Short exercise A: In the exhibition text, which letter of the braille code is used to write the blind poems?

Supplied passage:

----------

Nailed Rathorics is an exhibition that aims to spatialize a book. A book titled Acéfalanterna [Lantern-Acephalous] (available for consultation in the exhibition space) that will be/was launched on February 29th 2020. The extra day of a leap year reveals itself in the singularity of being a unique point in the calendar, every four years. The exhibition amplifies materials in the book, through their transfer to paper, video or other media, and later to their translation to blind poems, composed with the help of a Perkins Brailler machine, using only the letter A of the braille code, that reveals itself in the singularity of being a unique point in the sheet of paper, every 4 millimeters. The same A of Rhatoric that replaced the E of Rhetoric. But also the A that begins and ends the title of the book: AcefalanternA. Beginning and end touching each other. The mechanics of bissextile materials. The passage of the letter A to point O. From the O of Optic to the A of hAptic. Not one and not the other but the rope that separates them. Not one and not the other but the rope that connects them. Two poles: one black and one white (3), crossing one another. Two polarizations: one white and one black, blending with one another. The final diluting of the poles is made by the activation of the fake thunder, the electric discharge. Ten. Nine. Eight. Seven. Six. Five. Four. Three. Two. One. Clear!

(1) Oulipo: Ouvroir de Littérature Potentielle. Collective of writers and mathematicians (mainly French) founded in 1960 by Raymond Queneau and François Le Lionnais, whose literary work is based in the exhaustive use of constraints.

(2) William S Burroughs (1914 – 1997). American exterminator and writer. Taking the Oulipian thesis into account, we could say that when he was not exterminating rats Burroughs would join them.

(3) Note: In Portugal, we use the expression “a negro” [“in black”] to designate what is printed in ink (to be seen by the eyes/optic vision) and “a branco” [“in white”] to designate what is embossed printing (what is to be seen by the hands/haptic vision).

----------

Information shown:
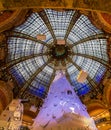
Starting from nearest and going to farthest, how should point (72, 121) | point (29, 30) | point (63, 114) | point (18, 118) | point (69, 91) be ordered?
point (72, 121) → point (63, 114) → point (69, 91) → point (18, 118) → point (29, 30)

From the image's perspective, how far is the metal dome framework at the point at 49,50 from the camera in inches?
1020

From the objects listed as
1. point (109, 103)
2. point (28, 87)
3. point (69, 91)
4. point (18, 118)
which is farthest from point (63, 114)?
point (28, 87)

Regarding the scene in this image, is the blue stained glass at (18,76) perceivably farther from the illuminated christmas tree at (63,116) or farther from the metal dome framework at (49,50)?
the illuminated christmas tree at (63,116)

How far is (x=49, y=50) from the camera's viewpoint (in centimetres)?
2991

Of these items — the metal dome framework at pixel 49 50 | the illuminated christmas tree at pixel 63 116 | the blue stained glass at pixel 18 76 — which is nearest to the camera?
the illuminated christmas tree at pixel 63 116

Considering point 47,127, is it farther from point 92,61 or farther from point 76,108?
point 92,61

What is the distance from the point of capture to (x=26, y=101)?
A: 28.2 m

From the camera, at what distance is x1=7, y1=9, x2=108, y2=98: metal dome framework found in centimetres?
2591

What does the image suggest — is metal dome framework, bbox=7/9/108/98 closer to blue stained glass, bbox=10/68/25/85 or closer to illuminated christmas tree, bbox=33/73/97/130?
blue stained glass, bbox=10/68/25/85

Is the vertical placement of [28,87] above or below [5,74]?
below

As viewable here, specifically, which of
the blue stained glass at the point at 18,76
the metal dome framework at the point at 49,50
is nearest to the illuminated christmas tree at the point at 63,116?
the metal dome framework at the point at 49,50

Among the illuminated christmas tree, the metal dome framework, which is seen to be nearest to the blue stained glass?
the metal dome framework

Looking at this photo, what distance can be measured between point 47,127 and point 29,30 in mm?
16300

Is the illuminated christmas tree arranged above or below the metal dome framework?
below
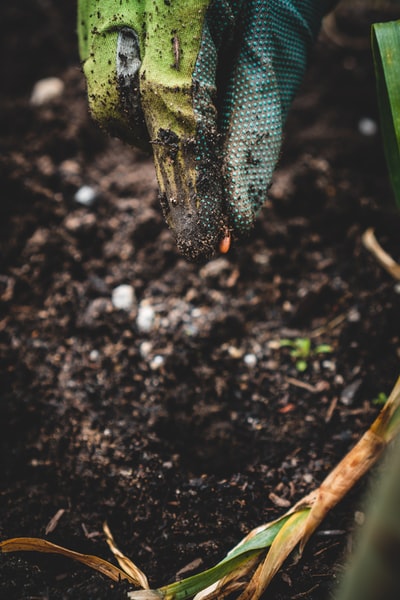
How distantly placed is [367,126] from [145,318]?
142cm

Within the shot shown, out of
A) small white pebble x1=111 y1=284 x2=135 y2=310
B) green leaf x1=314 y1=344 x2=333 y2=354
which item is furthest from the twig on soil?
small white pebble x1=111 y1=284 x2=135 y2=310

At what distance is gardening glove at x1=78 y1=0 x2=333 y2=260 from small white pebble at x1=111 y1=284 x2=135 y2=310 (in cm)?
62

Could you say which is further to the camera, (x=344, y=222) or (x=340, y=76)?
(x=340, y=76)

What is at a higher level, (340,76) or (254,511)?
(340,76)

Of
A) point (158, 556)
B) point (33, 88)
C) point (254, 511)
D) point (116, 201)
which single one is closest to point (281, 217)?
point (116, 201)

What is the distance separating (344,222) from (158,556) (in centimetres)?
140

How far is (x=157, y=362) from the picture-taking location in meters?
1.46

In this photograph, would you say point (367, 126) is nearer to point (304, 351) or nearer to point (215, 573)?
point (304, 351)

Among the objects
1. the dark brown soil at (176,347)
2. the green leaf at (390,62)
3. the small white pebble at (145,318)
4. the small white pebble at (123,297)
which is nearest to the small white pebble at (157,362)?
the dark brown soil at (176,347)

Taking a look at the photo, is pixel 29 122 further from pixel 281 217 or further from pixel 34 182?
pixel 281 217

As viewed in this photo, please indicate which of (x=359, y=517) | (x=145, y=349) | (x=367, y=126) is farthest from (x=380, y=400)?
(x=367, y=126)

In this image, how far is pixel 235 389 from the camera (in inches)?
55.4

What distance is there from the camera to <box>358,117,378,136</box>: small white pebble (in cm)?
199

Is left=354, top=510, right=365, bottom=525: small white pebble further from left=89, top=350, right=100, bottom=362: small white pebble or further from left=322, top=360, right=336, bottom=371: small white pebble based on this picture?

----------

Short exercise B: Copy out the records word for word, from the line that contains "Among the objects" through the end of the records.

Full response A: Only the letter A.

Full response B:
Among the objects
1. the dark brown soil at (176,347)
2. the green leaf at (390,62)
3. the small white pebble at (145,318)
4. the small white pebble at (123,297)
which is nearest to the small white pebble at (157,362)?
the dark brown soil at (176,347)

Taking a look at the photo, is pixel 29 122 further from pixel 281 217 or further from pixel 34 182?
pixel 281 217

As viewed in this photo, please indicate which of (x=359, y=517) | (x=145, y=349) | (x=367, y=126) is farthest from (x=380, y=400)?
(x=367, y=126)

In this image, how far is pixel 235 389 from the camera (in inches)?
55.4

What distance is there from the camera to <box>358,117,378,136</box>: small white pebble (in cm)?
199

Is left=354, top=510, right=365, bottom=525: small white pebble further from left=89, top=350, right=100, bottom=362: small white pebble or further from left=322, top=360, right=336, bottom=371: small white pebble based on this picture?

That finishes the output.